Nachdem die Air Liquide GmbH der Suche eines Ersatzstandortes für die geplante Gasabfüll- und Lageranlage in der Ludwigsfelder Straße nicht abgeneigt ist, haben sich der Allacher Stadtrat und CSU-Fraktionsvorsitzende Josef Schmid und die Moosacher Stadträtin und stellvertretende Fraktionsvorsitzende Mechthilde Wittmann auf die Suche gemacht.
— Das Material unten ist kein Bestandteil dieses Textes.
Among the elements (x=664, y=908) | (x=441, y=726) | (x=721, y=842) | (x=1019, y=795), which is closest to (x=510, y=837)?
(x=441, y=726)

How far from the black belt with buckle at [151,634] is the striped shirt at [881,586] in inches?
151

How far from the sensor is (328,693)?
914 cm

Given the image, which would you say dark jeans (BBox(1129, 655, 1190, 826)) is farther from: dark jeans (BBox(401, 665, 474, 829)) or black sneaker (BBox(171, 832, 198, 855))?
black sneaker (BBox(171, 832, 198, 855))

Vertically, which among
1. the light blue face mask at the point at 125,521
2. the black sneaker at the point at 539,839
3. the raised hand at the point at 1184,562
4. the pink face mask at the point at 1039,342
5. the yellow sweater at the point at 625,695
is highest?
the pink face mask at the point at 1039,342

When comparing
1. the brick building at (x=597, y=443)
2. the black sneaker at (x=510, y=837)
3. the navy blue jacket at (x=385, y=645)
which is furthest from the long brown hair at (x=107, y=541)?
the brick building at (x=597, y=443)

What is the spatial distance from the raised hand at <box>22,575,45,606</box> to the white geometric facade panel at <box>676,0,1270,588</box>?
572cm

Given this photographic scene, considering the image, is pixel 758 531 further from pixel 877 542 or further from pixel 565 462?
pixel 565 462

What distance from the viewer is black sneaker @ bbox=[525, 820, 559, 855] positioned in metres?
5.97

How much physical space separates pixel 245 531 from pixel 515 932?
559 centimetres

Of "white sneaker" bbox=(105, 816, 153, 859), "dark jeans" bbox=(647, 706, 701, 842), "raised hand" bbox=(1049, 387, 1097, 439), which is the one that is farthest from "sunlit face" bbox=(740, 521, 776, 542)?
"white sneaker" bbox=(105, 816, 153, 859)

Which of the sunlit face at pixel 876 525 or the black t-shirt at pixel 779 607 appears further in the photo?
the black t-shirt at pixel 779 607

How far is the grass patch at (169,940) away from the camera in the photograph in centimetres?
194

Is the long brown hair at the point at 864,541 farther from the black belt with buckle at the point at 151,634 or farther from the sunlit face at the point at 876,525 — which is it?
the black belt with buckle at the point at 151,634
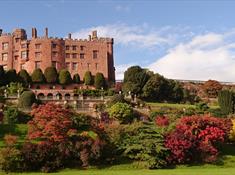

Mit Erfolg: In Betracht kommt ein derzeit gewerblich genutzter Standort in der Ingolstädter (Land-)straße westlich, Höhe Hausnummer 255. Dieser Standort würde eine hervorragende Verkehrserschließung und vor allem einen Abstand von rund 1,5 Kilometern zur Wohnbebauung bieten. In Allach wäre der Abstand zur nächsten Wohnbebauung nur rund 200
Meter, die Ingolstädter (Land-)Straße ist im Gegensatz zur Ludwigsfelder Straße zweispurig ausgebaut, der Weg auf die Autobahnumfahrung A 99 deutlich kürzer.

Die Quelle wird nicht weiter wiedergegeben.